For banks and Fintechs in South Africa, having a platform that can give them this level of flexibility could truly help them build out product offerings that can compete with cash and encourage more participation in the digital economy. Innovative product offerings can come in various forms. For example, increasing prepaid and virtual cards as a value-add could serve as a budgeting tool for consumers, while allowing them to shop online and access the larger retail environment where card and related loyalty programs attract consumers. Introducing and increasing loyalty programs tied to mobile banking or payment cards may incentivise and encourage repeat usage. Offering user-friendly and secure digital remittance solutions could facilitate the transition to digital transactions, while launching cash-by-code solutions could attract a fresh audience.

In a diverse market like South Africa, where the needs and preferences of audiences vary widely, having the ability to launch a range of products and services through multiple channels quickly and easily could be the gamechanger banks and Fintechs need to continue to close the financial inclusion gap.

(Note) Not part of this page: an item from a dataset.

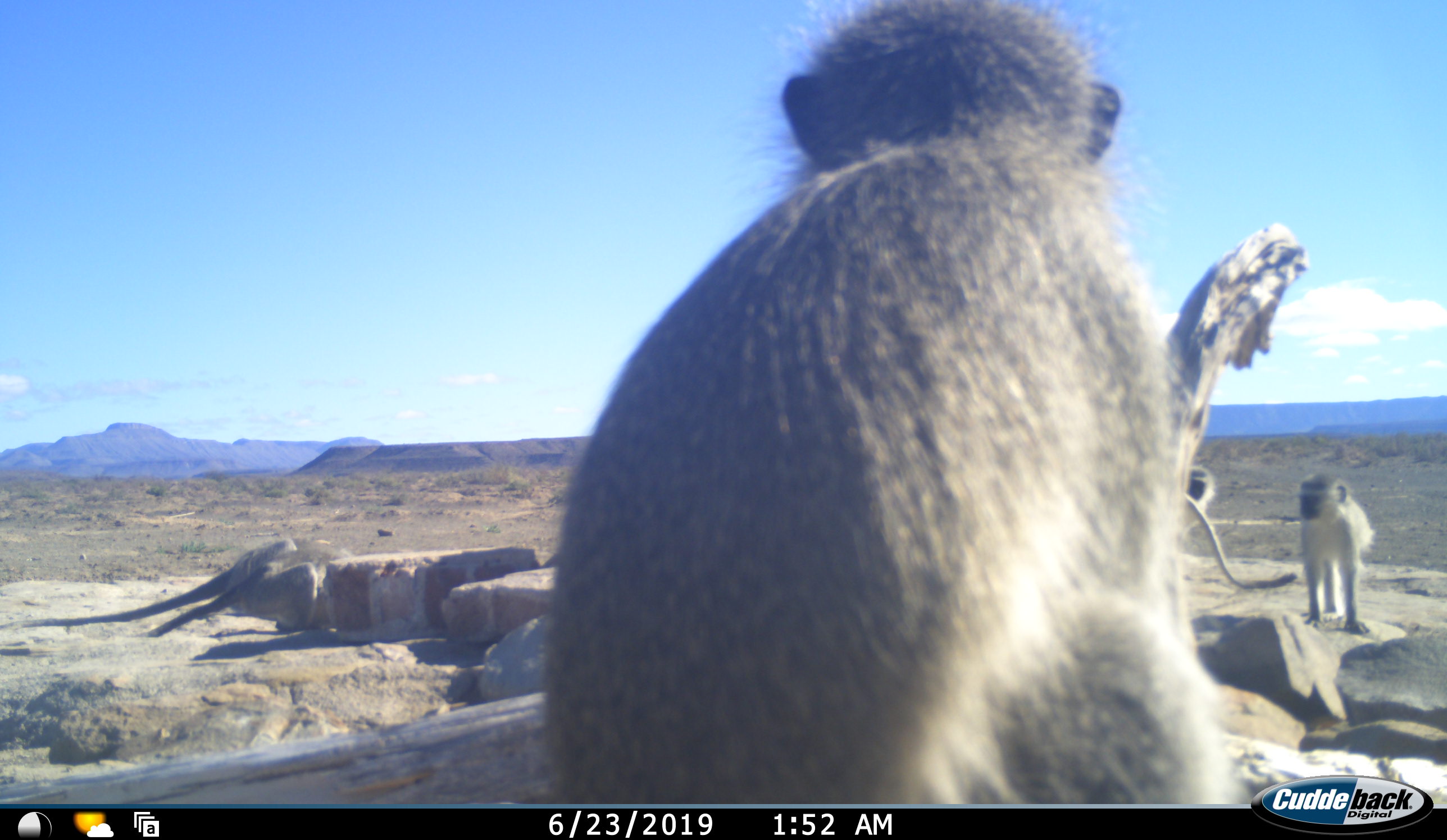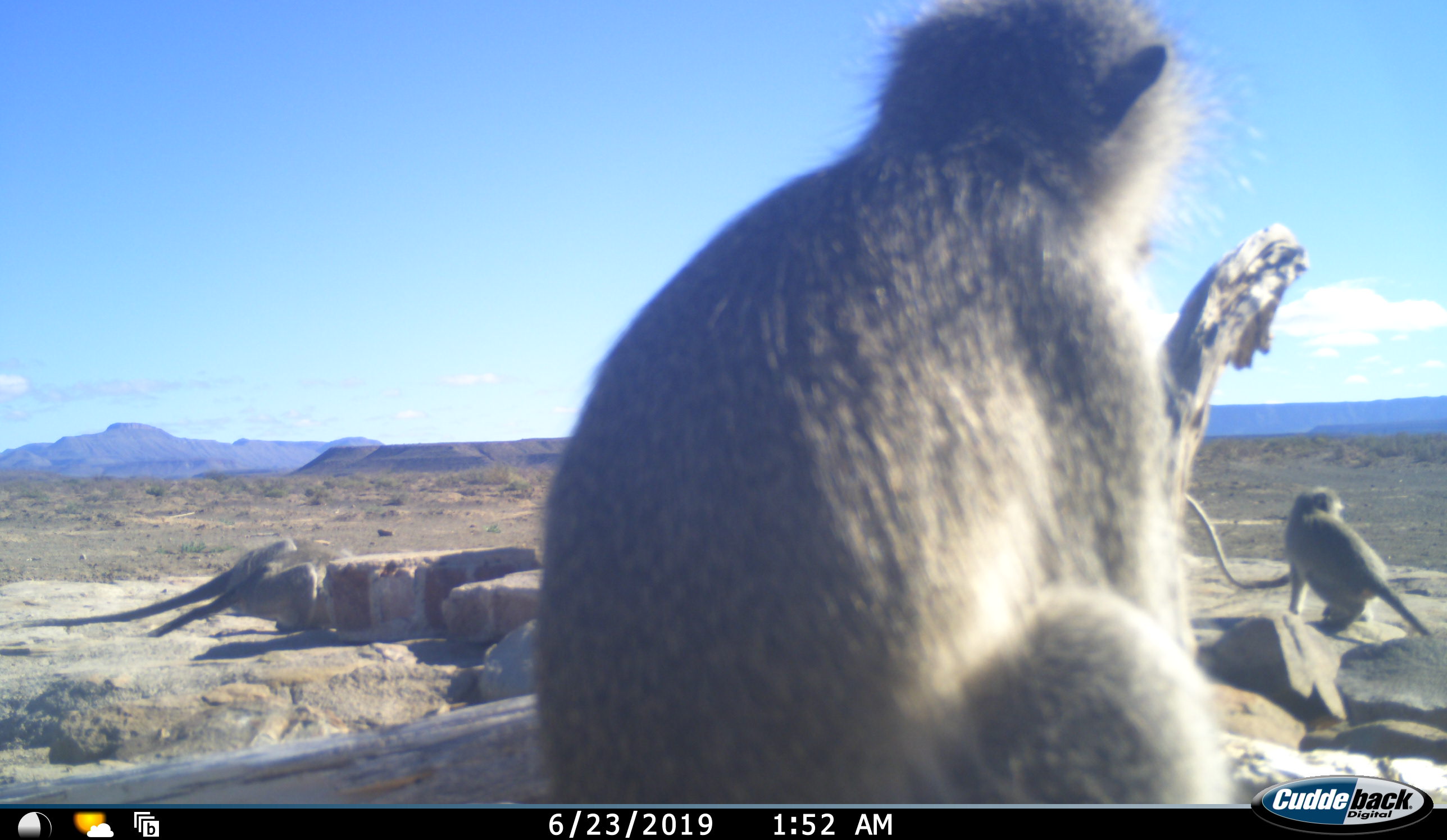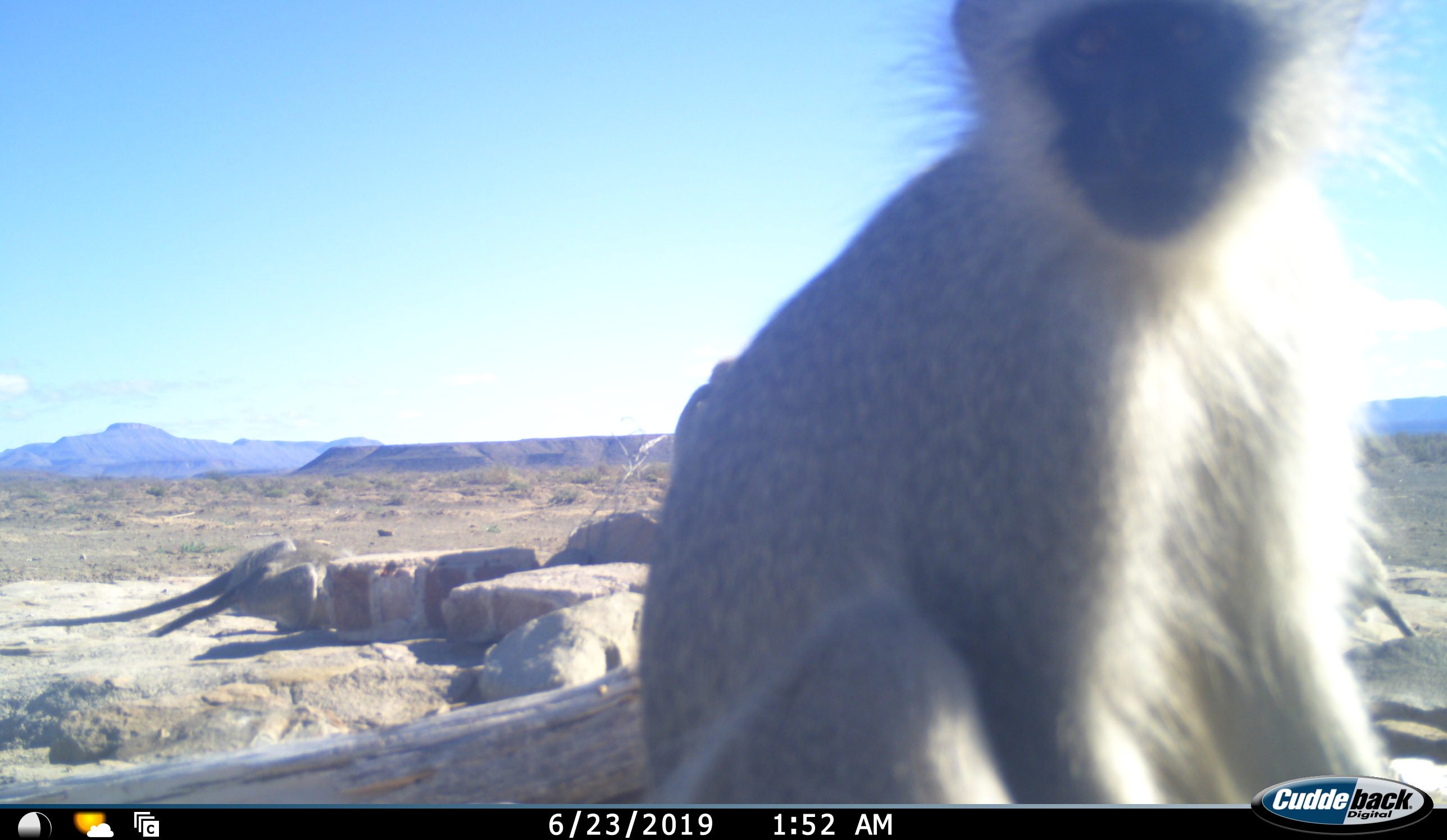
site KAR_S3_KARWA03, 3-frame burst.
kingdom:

Reshaping the financial landscape
As John Anderson at Standard Bank said: “Financial inclusion is not about having a bank account, it’s about financial deepening; it’s about a transition away from cash.” To effectively bridge the financial inclusion gap in South Africa, forward-thinking banks and Fintechs can play a pivotal role by promoting the adoption and utilisation of digital payments through innovative products and services that encourage greater engagement in the digital economy. Ultimately, the success of this hinges on the collective commitment and collaboration of all stakeholders to prioritise the needs of both consumers and businesses. By doing so, South Africa can make substantial strides in the journey towards financial inclusion, ensuring that a more consumers and businesses can actively participate in the digital economy, thereby catalysing a more inclusive and prosperous South Africa.